Side three: Carl Palmer
| No. | Title | Writer(s) | Length |
|---|---|---|---|
| 1. | "The Enemy God Dances with the Black Spirits" | Sergei Prokofiev, arr. Emerson, Lake, Carl Palmer | 3:20 |
| 2. | "L.A. Nights" | Palmer | 5:42 |
| 3. | "New Orleans" | Palmer | 2:45 |
| 4. | "Two Part Invention in D Minor" | J. S. Bach, arr. Palmer | 1:54 |
| 5. | "Food for Your Soul" | Palmer, Harry South | 3:57 |
| 6. | "Tank" | Emerson, Palmer | 5:08 |
| Total length: |  |  | 22:46 |

Side four: Emerson, Lake & Palmer
| No. | Title | Writer(s) | Length |
|---|---|---|---|
| 1. | "Fanfare for the Common Man" | Aaron Copland, arr.
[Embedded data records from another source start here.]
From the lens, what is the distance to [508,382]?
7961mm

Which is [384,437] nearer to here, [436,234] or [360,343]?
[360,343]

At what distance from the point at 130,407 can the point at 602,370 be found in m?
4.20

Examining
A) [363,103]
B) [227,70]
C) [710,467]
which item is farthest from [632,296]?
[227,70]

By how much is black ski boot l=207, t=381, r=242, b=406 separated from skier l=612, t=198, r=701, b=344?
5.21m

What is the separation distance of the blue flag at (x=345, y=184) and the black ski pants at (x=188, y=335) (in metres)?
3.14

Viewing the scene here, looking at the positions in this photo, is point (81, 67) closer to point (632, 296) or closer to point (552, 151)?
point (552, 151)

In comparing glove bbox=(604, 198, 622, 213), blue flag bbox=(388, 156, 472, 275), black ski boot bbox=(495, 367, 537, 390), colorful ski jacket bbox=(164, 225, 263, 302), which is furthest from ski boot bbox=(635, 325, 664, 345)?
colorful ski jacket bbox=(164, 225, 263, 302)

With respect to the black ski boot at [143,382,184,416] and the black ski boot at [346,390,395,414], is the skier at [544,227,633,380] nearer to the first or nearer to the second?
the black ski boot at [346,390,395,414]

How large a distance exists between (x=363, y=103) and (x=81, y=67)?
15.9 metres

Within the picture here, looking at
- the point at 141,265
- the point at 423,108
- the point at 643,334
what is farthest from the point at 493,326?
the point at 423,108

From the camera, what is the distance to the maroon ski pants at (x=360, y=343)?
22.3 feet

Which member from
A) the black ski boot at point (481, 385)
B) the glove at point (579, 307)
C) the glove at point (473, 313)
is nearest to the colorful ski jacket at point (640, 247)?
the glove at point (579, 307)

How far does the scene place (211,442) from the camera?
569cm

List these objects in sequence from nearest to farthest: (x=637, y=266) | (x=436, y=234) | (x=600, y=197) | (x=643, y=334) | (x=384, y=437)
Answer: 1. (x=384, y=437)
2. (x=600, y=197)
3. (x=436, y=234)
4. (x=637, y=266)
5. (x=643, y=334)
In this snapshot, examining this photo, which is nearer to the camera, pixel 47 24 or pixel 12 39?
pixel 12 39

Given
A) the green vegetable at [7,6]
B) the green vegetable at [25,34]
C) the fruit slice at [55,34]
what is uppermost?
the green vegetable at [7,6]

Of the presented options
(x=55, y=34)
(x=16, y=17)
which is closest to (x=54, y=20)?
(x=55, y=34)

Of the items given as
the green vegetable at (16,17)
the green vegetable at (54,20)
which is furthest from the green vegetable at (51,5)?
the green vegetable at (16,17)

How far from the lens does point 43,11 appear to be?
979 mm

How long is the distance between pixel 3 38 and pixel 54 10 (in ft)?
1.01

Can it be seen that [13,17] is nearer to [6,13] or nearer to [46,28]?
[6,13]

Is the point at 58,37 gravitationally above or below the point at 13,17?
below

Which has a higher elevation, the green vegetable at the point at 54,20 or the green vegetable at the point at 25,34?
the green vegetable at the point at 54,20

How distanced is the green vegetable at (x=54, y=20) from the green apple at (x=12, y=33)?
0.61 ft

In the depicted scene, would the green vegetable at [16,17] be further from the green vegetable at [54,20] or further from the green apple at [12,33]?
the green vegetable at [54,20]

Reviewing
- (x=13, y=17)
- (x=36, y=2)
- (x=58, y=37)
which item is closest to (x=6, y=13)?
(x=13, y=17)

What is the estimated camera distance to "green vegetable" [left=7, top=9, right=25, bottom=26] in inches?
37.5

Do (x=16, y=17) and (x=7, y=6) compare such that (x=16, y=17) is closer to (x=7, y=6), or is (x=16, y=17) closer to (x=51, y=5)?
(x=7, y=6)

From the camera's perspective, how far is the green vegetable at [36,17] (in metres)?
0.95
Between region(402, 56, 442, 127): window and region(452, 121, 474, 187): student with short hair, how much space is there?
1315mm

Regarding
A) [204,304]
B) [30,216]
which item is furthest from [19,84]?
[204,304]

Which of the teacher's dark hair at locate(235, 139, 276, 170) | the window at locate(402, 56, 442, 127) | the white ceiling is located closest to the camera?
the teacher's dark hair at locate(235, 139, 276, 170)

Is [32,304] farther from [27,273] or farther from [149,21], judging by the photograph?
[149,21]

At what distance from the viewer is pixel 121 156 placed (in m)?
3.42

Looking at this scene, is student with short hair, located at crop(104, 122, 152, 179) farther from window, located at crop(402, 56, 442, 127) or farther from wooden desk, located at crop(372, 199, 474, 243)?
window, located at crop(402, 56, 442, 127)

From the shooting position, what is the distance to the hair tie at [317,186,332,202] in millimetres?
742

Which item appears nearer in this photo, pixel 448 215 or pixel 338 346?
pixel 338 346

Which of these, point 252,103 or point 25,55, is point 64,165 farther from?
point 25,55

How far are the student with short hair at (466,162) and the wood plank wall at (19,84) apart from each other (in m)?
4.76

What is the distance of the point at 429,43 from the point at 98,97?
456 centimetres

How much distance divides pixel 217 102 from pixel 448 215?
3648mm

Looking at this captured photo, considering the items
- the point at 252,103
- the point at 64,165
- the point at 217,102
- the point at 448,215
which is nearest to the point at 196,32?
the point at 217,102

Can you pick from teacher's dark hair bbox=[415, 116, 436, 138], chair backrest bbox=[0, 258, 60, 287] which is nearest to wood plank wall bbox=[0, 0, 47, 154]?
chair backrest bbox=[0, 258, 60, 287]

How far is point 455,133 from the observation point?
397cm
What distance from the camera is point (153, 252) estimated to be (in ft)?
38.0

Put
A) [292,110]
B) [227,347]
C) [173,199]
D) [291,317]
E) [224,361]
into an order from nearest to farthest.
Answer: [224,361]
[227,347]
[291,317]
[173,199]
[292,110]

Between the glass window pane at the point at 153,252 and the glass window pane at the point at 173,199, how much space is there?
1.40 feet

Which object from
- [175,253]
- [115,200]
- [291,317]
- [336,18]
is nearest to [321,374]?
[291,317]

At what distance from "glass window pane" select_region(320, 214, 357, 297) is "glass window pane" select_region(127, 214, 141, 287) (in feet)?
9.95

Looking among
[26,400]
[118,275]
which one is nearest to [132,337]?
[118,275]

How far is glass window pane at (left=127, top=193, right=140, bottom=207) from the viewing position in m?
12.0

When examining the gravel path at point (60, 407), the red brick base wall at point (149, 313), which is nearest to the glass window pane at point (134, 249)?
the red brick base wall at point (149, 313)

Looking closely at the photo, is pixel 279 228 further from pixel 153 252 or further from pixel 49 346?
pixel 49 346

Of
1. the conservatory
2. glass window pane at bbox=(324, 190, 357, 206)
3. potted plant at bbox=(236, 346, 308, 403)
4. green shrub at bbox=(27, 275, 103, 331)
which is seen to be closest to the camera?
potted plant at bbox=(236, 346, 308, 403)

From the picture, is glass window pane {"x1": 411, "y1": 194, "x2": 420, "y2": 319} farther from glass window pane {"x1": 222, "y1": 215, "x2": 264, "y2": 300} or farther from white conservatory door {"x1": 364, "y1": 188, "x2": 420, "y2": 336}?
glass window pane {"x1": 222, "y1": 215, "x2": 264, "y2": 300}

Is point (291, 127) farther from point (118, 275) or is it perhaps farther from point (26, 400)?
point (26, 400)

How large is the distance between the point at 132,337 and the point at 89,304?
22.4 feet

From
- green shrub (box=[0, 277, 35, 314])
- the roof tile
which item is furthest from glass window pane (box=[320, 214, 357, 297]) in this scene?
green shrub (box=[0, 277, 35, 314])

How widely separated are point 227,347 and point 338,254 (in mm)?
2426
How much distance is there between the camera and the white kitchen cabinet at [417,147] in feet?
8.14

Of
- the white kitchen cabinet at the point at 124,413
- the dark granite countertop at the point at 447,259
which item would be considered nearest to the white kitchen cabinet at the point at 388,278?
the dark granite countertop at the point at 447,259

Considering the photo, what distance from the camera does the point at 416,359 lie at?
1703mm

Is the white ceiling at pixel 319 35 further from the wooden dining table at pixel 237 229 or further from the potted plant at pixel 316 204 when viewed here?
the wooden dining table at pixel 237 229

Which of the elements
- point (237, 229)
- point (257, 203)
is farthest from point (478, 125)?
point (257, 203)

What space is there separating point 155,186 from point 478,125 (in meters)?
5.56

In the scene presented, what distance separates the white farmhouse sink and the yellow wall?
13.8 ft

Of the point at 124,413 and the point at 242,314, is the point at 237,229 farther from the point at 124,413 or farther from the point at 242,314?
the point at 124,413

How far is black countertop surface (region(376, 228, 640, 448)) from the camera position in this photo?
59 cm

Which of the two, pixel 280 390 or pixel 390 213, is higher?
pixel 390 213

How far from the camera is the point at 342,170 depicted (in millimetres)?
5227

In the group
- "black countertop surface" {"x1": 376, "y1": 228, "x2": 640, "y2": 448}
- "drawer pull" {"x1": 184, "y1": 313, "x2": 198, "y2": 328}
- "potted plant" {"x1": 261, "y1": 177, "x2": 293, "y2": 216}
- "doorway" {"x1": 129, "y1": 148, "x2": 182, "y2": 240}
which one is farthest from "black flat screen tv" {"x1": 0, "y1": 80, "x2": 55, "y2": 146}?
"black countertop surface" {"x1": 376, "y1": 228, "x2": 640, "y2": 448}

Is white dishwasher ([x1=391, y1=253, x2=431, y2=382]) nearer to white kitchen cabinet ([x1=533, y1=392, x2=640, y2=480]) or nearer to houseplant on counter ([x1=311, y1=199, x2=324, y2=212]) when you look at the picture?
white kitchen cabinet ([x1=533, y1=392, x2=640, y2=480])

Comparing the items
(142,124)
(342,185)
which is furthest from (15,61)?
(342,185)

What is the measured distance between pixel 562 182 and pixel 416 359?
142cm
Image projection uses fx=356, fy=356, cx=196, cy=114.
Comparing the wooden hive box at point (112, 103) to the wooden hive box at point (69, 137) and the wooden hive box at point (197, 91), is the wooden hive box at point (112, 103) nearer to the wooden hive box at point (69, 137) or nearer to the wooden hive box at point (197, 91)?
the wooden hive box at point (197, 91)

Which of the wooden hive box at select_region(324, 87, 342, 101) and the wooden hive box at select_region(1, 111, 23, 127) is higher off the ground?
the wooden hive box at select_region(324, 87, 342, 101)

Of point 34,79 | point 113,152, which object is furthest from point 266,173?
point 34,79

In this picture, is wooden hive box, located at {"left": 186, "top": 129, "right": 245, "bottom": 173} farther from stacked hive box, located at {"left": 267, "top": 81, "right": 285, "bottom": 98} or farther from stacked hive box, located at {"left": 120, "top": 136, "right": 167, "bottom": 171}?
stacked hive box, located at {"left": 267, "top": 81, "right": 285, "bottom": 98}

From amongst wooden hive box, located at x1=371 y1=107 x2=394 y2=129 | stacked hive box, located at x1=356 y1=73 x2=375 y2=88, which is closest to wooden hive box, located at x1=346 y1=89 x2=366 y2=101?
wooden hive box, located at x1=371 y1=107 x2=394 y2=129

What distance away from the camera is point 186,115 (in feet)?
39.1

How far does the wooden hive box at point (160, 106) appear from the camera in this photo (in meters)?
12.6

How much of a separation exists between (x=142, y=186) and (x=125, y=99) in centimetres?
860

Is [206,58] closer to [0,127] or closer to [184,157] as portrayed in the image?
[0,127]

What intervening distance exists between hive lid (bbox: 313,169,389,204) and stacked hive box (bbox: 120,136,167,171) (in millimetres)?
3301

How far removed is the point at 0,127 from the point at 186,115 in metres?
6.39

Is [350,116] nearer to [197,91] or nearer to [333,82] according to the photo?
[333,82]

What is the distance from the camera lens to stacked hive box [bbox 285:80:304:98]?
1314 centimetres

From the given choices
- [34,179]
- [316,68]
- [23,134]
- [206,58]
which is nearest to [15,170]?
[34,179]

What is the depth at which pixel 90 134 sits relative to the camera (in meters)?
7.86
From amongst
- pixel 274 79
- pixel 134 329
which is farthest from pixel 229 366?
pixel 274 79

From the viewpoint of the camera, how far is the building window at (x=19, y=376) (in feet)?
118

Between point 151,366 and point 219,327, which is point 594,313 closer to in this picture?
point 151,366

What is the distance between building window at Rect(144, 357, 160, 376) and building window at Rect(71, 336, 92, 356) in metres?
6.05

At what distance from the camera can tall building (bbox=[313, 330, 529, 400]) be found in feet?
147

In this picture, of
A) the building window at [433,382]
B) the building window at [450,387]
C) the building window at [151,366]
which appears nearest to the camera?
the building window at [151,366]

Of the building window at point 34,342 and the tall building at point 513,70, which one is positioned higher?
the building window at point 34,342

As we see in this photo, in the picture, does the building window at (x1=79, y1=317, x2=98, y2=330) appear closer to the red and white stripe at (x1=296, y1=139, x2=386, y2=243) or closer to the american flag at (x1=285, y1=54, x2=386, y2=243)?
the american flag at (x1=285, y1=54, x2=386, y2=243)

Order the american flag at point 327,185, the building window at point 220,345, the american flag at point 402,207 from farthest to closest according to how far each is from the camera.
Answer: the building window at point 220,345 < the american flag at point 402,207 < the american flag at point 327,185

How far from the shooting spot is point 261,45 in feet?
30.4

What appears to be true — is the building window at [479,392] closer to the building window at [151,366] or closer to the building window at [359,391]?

Emerson | 9:40 |
| 2. | "Pirates" | Emerson, Lake, Sinfield | 13:18 |
| Total length: |  |  | 22:58 |

2004 reissue bonus tracks
| No. | Title | Writer(s) | Length |
|---|---|---|---|
| 1. | "Tank (Live in Indiana, 24 January 1978)" |  | 9:49 |
| 2. | "The Enemy God Dances with the Black Spirits (Live in Indiana, 24 January 1978)" |  | 3:13 |
| 3. | "Nut Rocker (Live in Indiana, 24 January 1978)" | Pyotr Ilyich Tchaikovsky, Kim Fowley | 4:18 |

==Personnel==
Credits are taken from the album's liner notes.

Emerson, Lake & Palmer
- Keith Emerson – Steinway grand piano (on side 1), keyboards (on "L. A. Nights" and side 4), Yamaha GX-1 (on "Fanfare for the Common Man"), production on side 1
- Greg Lake – vocals (on side 2 and "Pirates"), bass, acoustic and electric guitars (on sides 2 and 4), production (on sides 2 and 4)
- Carl Palmer – drums, xylophone, timpani (on sides 3 and 4), production (on side 3)

Additional personnel
- London Philharmonic Orchestra on "Piano Concerto No. 1"
- John Mayer – conductor on "Piano Concerto No. 1"
- Joe Walsh – guitars and scat vocals on "L.A. Nights"
- Peter Sinfield – lyrics on side 2 and "Pirates", production on side 2
- Tony Harris – orchestral arrangement on side 2
- Godfrey Salmon – orchestra and choir conductor on side 2 and "Pirates"
- Orchestre de l'Opéra national de Paris on "Pirates"

Technical personnel
- Ashley Newton – art direction
- Ian Murray – design, artwork
- John Timperley and Roger Cameron – engineering
- David Montgomery – Emerson photography
- Kenny Smith – Lake photography
- Alex Grob – Palmer photography

==Charts==

===Weekly charts===

| Chart (1977) | Peak position |
|---|---|
| Australian Albums (Kent Music Report) | 6 |
| Austrian Albums (Ö3 Austria) | 11 |
| Canada Top Albums/CDs (RPM) | 17 |
| Dutch Albums (Album Top 100) | 17 |
| German Albums (Offizielle Top 100) | 10 |
| Italian Albums (Musica e Dischi) | 5 |
| Japanese Albums (Oricon) | 13 |
| Norwegian Albums (VG-lista) | 11 |
| UK Albums (OCC) | 9 |
| US Billboard 200 | 12 |

| Chart (2017) | Peak position |
|---|---|
| UK Rock & Metal Albums (OCC) | 37 |

===Year-end charts===

| Chart (1977) | Position |
|---|---|
| Australian Albums (Kent Music Report) | 16 |

==Certifications==

| Region | Certification | Certified units/sales |
| Canada (Music Canada) | Gold | 50,000^{^} |
| United Kingdom (BPI) | Gold | 100,000^{^} |
| United States (RIAA) | Gold | 500,000^{^} |
^{^} Shipments figures based on certification alone.

==Sampling==
- The same verse and chorus melody as in the song "C'est la Vie" is used for the Zdravko Čolić's 1984 song "Ruška" and the Divlji Kesten's 1995 song "Svrati ponekad".